> [EXCERPTED TEXT]:
Jonathan Pritchard had been a graduate student at Stanford when I was a postdoctoral researcher there, and I still clearly remember his early presentations to our group. His mathematician’s mind, coupled with his deep understanding of the processes of genetic change, made him a real asset to the group. We overlapped again briefly when I was at Oxford, but we lost touch over the years, although I followed his work from the papers he published in scientific journals. It was one such publication that led me to get in touch with him to discuss his findings.
This paper, published in the journal PLoS Biology (PLoS stands for Public Library of Science, a prestigious family of scientific journals available on the Web), described a new method his team had developed to look at selection in the human genome. Selection is the Darwinian force that has created exquisite adaptations like the eye and the ear, as well as most of the other really useful traits we humans have. As Darwin taught us, small changes that are advantageous in some way give an organism a greater chance of surviving and reproducing in the perpetual rat race that is life. Since all of these selected characteristics ultimately have their origin in the way our DNA is put together, it is logical to look to our genes to find out about what made us the way we are.
The search for selection at the genetic level has a long history, dating back to way before Watson and Crick deciphered the structure of DN
A in the early 1950s. Pioneering scientists such as Theodosius Dobzhansky, a Russian immigrant to America who helped create the modern science of population genetics back in the early twentieth century, were obsessed with looking for genetic changes that could be explained only by invoking Darwin’s seemingly magical force. In the days before DNA sequences could be studied directly, though, researchers observed large-scale changes in the structure of fruit fly chromosomes. (Fruit flies being the geneticist’s favorite model organism, mostly because their huge salivary gland chromosomes made their patterns of genetic variation easy to study in the days before DNA sequencing.) But while they found some evidence for the past action of selection in fruit flies, the ultimate cause of the patterns they observed remained elusive.
Once it was known that DNA was the ultimate source of genetic variation, and its structure had been discovered and methods developed to determine the actual sequence of the chemical building blocks that make up the double helix (I’m glossing over about fifty years of pioneering research here), population geneticists began to look at DNA sequences directly. In the early days (only around twenty-five years ago), because of technical limitations, they could examine just a few small regions in the genome (the sum total of the genetic building blocks in an individual), and the search for evidence of natural selection usually proved fruitless. It was only with the completion of the Human Genome Project in the late 1990s, and the massive technological breakthroughs that it spawned, that scientists could finally start to reassess the issue that had obsessed Dobzhansky and his colleagues nearly a century before: Is it possible to find evidence of selection at the DNA level and, perhaps more interestingly, can we figure out why it has taken place?

> [REQUIRED ACTIONS]:
1. According to the passage on selection in the human genome, what does PLoS stand for?
2. Condense the paragraph of the passage on selection in the human genome that begins "This paper, published in the journal PLoS Biology" into a short bulleted list that keeps its main facts.
3. Echo the passage on selection in the human genome word for word, from "This paper, published" to "way we are.".

> [INPUT DATA]:
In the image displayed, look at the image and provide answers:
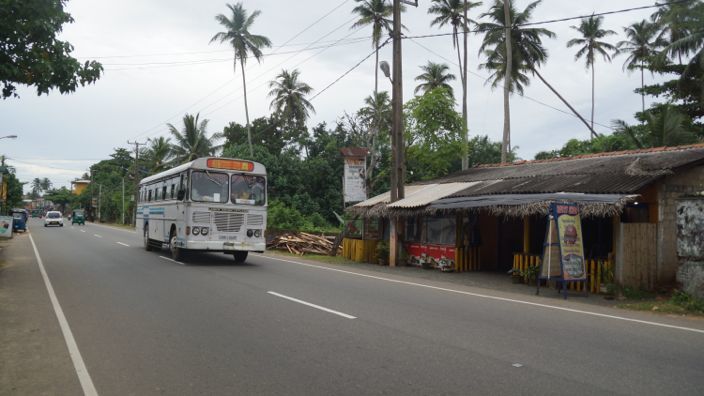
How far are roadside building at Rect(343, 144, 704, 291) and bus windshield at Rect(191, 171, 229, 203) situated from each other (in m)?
6.01

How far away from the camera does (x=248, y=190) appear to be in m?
15.9

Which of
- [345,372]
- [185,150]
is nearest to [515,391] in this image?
[345,372]

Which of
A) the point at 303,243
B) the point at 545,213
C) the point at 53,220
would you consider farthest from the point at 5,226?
the point at 545,213

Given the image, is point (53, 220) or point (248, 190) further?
point (53, 220)

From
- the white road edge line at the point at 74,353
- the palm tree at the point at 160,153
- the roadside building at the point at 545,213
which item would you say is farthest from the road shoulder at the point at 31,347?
the palm tree at the point at 160,153

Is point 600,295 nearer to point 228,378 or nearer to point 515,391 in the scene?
point 515,391

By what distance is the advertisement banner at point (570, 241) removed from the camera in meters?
11.4

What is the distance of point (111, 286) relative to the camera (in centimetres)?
1097

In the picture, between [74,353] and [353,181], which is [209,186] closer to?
[353,181]

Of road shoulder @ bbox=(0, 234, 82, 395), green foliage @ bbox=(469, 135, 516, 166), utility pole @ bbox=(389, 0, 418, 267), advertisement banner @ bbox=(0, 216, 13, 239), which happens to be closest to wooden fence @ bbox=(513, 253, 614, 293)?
utility pole @ bbox=(389, 0, 418, 267)

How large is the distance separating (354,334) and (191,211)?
957 centimetres

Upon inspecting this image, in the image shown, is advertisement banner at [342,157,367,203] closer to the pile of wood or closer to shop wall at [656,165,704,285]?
the pile of wood

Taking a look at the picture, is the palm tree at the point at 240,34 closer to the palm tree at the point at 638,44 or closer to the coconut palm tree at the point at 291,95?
the coconut palm tree at the point at 291,95

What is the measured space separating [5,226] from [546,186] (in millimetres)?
27467
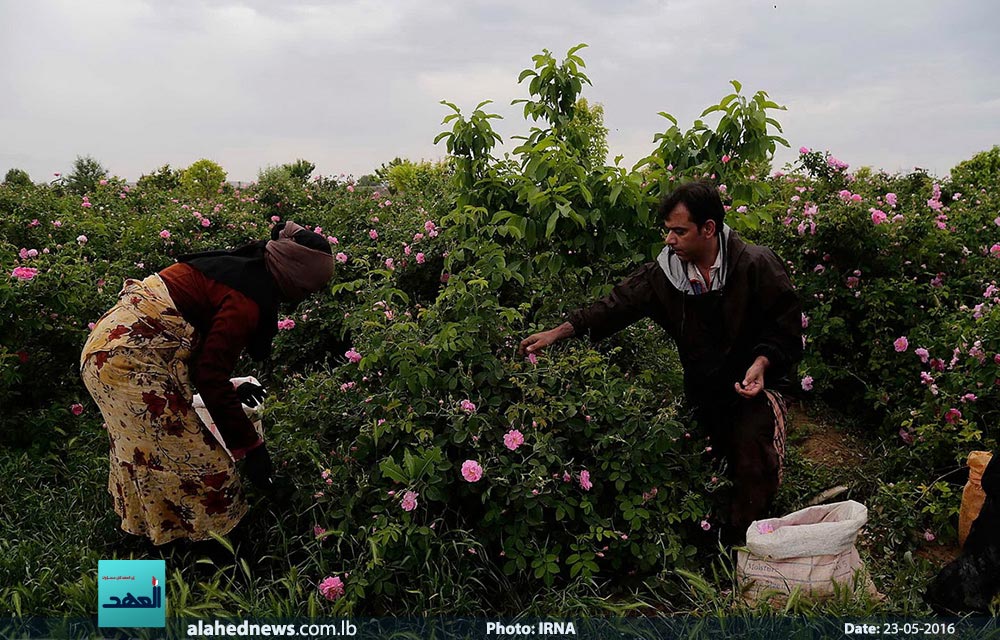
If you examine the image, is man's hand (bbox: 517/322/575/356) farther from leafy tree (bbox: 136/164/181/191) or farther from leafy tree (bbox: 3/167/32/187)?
leafy tree (bbox: 136/164/181/191)

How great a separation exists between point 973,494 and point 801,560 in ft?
3.21

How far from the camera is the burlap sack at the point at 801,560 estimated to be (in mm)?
2709

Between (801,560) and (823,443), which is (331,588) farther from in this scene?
(823,443)

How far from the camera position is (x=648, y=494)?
2990mm

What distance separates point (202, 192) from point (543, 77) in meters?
8.78

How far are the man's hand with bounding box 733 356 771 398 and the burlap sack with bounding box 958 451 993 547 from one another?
1014 millimetres

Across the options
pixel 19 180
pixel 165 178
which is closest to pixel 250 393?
pixel 19 180

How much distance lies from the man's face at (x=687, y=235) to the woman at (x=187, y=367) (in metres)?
1.32

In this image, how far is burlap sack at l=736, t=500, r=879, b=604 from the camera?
8.89 ft

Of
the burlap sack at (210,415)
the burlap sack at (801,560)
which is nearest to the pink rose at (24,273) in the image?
the burlap sack at (210,415)

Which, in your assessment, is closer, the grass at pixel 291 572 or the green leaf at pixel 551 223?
the grass at pixel 291 572

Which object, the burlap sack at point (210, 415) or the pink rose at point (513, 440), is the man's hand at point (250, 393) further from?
the pink rose at point (513, 440)

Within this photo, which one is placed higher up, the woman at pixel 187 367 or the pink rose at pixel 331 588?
the woman at pixel 187 367

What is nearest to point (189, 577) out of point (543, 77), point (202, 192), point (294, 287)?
point (294, 287)
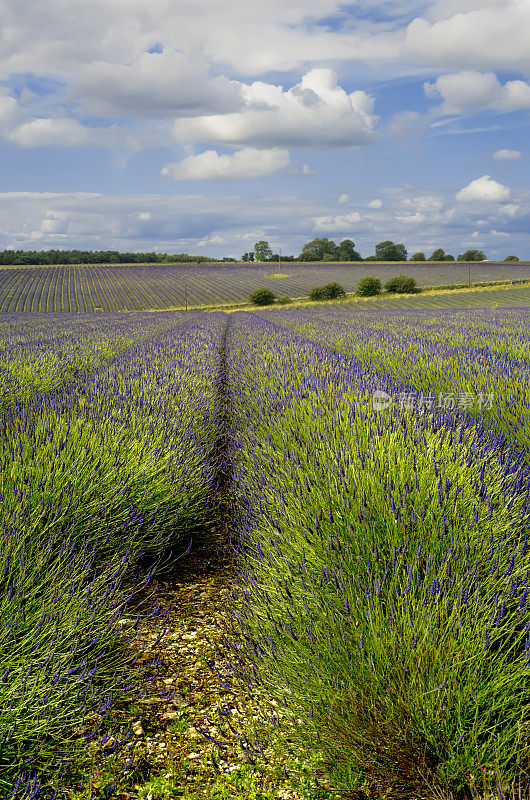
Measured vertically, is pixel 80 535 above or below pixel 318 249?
below

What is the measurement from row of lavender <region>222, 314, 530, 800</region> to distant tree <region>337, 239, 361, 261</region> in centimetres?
9483

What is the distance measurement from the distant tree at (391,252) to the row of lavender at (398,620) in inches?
3945

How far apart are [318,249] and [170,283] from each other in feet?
181

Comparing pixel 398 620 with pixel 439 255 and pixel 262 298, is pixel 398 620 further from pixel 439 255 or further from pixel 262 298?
pixel 439 255

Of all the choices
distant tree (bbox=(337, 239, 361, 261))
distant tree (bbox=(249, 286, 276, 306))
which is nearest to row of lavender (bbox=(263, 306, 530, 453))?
distant tree (bbox=(249, 286, 276, 306))

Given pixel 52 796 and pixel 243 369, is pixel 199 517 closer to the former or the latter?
pixel 52 796

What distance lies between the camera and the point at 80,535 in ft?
8.18

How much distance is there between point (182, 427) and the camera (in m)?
3.87

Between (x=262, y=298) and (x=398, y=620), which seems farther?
(x=262, y=298)

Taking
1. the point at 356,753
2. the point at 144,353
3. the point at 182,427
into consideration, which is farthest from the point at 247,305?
the point at 356,753

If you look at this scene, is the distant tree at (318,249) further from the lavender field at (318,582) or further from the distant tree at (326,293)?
the lavender field at (318,582)

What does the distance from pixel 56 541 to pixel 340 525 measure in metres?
1.30

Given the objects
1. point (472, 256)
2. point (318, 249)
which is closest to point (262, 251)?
point (318, 249)

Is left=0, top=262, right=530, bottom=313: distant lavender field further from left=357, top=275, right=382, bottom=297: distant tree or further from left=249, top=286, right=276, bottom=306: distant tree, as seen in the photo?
left=357, top=275, right=382, bottom=297: distant tree
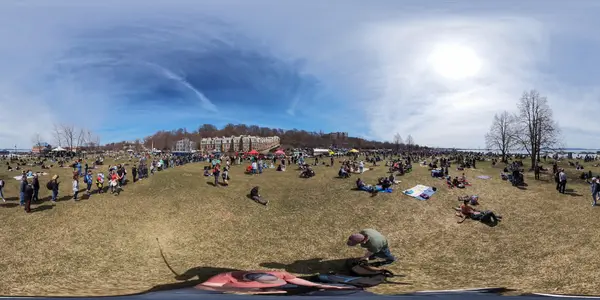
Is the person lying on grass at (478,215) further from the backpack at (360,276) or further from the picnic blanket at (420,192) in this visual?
the backpack at (360,276)

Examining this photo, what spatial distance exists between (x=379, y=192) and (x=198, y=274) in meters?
18.9

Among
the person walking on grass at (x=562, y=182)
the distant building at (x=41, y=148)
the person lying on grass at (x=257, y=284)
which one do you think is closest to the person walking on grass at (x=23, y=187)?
the person lying on grass at (x=257, y=284)

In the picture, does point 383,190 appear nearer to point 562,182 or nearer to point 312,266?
point 312,266

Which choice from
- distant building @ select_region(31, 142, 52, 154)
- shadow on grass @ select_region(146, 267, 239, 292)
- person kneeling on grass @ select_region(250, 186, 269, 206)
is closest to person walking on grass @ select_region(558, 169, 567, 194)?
person kneeling on grass @ select_region(250, 186, 269, 206)

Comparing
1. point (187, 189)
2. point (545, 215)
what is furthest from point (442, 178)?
point (187, 189)

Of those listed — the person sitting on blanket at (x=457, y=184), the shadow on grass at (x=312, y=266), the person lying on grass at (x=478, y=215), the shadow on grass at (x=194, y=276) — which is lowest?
the shadow on grass at (x=312, y=266)

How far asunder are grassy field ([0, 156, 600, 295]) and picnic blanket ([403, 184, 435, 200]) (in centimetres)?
72

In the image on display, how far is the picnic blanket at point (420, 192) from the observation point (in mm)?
27609

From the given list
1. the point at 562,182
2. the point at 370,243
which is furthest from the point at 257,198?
the point at 562,182

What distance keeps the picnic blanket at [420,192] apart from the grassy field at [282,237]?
720mm

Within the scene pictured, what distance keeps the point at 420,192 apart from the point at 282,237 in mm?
14459

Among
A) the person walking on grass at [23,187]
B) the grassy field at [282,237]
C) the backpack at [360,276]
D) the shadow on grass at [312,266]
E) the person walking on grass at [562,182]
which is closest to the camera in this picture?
the backpack at [360,276]

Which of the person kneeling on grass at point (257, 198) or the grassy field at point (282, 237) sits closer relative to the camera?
the grassy field at point (282, 237)

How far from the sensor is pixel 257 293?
8641mm
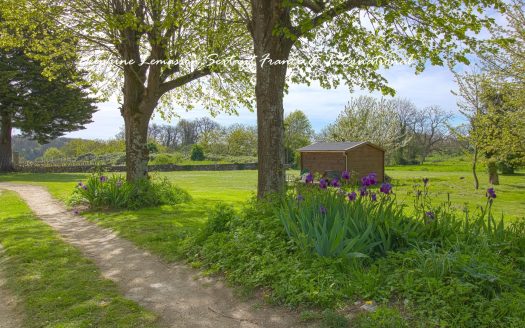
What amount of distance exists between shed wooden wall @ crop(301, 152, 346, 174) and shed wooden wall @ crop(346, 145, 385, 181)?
0.53 m

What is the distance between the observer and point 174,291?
4.80 meters

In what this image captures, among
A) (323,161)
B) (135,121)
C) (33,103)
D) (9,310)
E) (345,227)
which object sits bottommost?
(9,310)

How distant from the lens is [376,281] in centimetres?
409

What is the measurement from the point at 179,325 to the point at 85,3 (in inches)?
470

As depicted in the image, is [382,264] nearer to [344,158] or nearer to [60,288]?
[60,288]

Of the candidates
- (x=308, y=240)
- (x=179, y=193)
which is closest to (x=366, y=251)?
(x=308, y=240)

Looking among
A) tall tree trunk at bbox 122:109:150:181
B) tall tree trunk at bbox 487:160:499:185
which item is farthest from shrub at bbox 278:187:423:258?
tall tree trunk at bbox 487:160:499:185

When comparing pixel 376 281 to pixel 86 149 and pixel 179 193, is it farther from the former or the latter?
pixel 86 149

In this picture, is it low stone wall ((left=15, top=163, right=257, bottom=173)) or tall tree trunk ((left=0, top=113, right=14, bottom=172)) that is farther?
low stone wall ((left=15, top=163, right=257, bottom=173))

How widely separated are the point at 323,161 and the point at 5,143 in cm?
2364

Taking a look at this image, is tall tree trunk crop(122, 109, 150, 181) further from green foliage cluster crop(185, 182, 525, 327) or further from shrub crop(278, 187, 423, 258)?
shrub crop(278, 187, 423, 258)

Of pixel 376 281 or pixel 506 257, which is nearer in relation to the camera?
pixel 376 281

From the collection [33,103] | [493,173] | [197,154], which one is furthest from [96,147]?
[493,173]

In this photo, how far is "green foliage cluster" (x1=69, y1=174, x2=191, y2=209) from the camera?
11766 mm
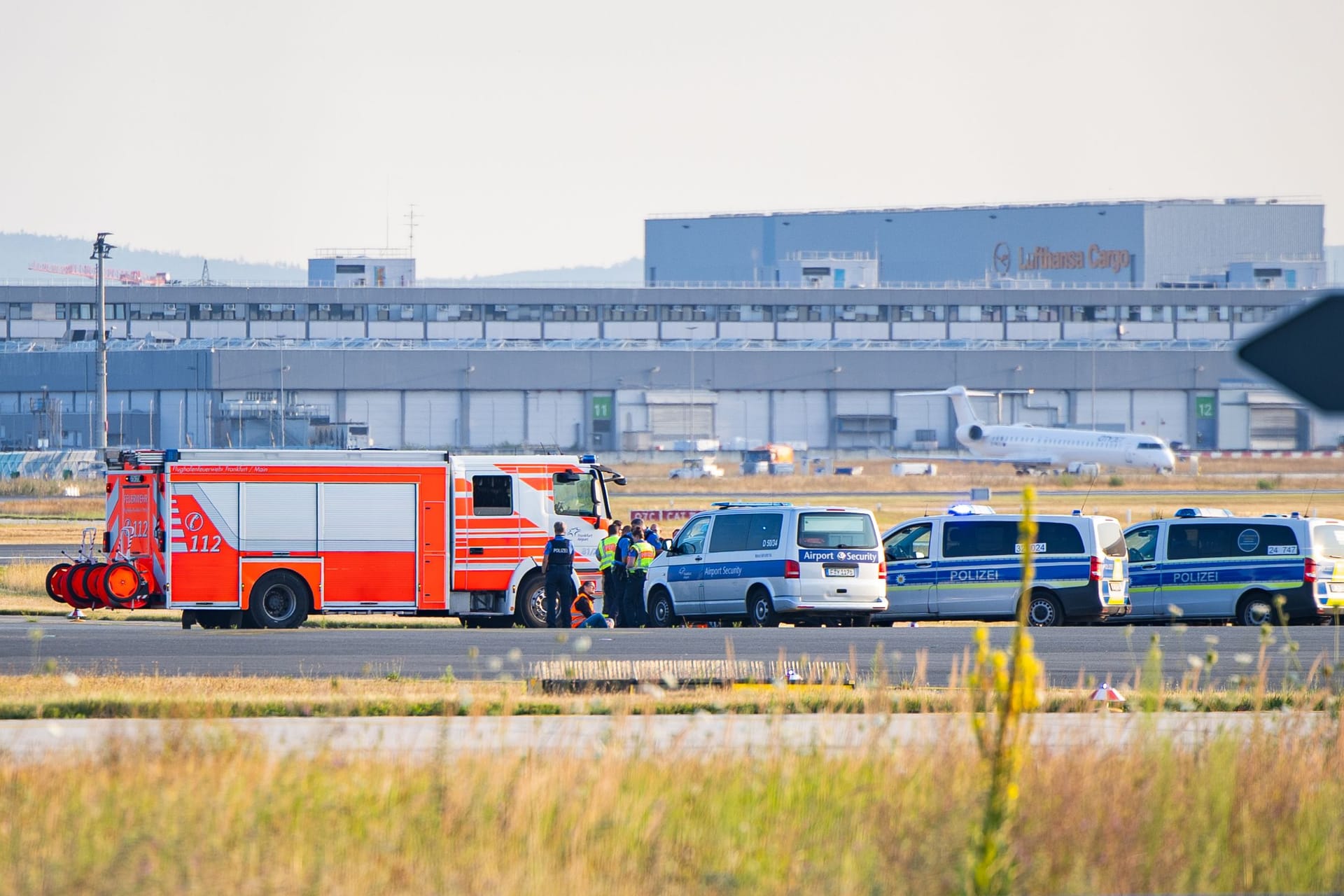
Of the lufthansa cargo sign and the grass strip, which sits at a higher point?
the lufthansa cargo sign

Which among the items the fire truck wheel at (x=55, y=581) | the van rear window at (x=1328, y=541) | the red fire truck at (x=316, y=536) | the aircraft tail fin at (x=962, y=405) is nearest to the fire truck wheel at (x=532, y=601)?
the red fire truck at (x=316, y=536)

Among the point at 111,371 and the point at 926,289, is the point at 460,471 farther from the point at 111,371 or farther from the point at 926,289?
the point at 926,289

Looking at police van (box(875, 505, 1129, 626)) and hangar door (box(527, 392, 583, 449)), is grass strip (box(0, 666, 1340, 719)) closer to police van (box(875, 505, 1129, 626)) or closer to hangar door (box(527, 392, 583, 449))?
police van (box(875, 505, 1129, 626))

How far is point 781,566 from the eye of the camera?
24.6 metres

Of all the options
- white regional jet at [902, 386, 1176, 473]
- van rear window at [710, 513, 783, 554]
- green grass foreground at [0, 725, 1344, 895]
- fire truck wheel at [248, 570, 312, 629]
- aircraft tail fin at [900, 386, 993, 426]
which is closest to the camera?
green grass foreground at [0, 725, 1344, 895]

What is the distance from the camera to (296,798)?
346 inches

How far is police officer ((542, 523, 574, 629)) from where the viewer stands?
2445 cm

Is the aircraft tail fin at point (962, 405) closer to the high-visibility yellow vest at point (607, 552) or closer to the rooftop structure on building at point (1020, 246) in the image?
the rooftop structure on building at point (1020, 246)

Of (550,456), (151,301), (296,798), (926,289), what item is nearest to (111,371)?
(151,301)

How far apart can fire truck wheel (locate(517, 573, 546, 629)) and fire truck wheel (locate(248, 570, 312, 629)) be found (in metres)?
3.24

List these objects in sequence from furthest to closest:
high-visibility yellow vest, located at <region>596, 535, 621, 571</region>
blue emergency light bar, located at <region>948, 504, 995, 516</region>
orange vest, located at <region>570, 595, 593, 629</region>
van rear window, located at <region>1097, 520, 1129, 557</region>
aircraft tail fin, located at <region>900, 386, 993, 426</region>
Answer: aircraft tail fin, located at <region>900, 386, 993, 426</region>, blue emergency light bar, located at <region>948, 504, 995, 516</region>, high-visibility yellow vest, located at <region>596, 535, 621, 571</region>, orange vest, located at <region>570, 595, 593, 629</region>, van rear window, located at <region>1097, 520, 1129, 557</region>

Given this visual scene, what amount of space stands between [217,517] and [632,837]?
1719cm

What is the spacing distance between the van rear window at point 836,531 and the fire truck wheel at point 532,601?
419 centimetres

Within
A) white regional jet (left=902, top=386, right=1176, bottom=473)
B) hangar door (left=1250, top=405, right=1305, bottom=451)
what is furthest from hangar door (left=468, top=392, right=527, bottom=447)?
hangar door (left=1250, top=405, right=1305, bottom=451)
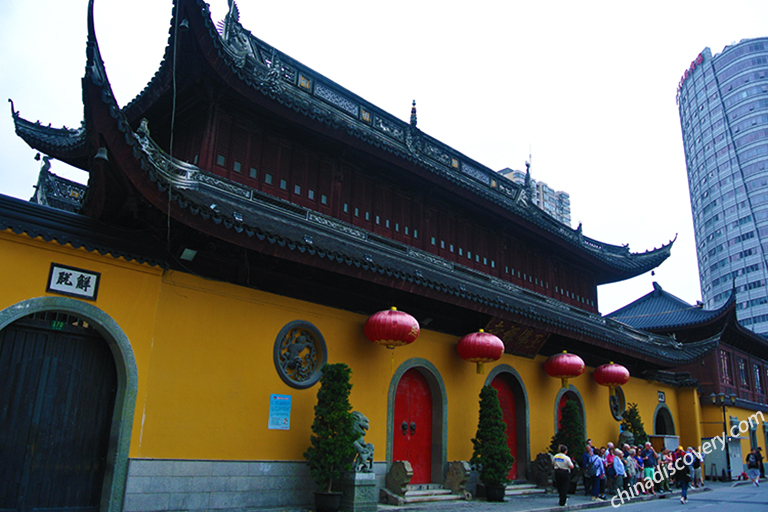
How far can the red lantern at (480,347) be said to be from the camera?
11.8m

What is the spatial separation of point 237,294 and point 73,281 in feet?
8.08

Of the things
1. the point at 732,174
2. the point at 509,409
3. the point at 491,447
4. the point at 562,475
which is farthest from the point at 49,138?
the point at 732,174

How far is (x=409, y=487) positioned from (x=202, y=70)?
888 centimetres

> [WRITTEN ANSWERS]:
1. Public Library of Science

2.
- The paper appeared in PLoS Biology, part of the Public Library of Science family of prestigious scientific journals on the Web.
- It described a new method Pritchard's team developed to look at selection in the human genome.
- Selection is the Darwinian force behind adaptations such as the eye and the ear, and behind most other useful human traits.
- Small advantageous changes give an organism a better chance of surviving and reproducing.
- Because these traits originate in how our DNA is put together, it makes sense to look to our genes to learn what made us the way we are.

3.
This paper, published in the journal PLoS Biology (PLoS stands for Public Library of Science, a prestigious family of scientific journals available on the Web), described a new method his team had developed to look at selection in the human genome. Selection is the Darwinian force that has created exquisite adaptations like the eye and the ear, as well as most of the other really useful traits we humans have. As Darwin taught us, small changes that are advantageous in some way give an organism a greater chance of surviving and reproducing in the perpetual rat race that is life. Since all of these selected characteristics ultimately have their origin in the way our DNA is put together, it is logical to look to our genes to find out about what made us the way we are.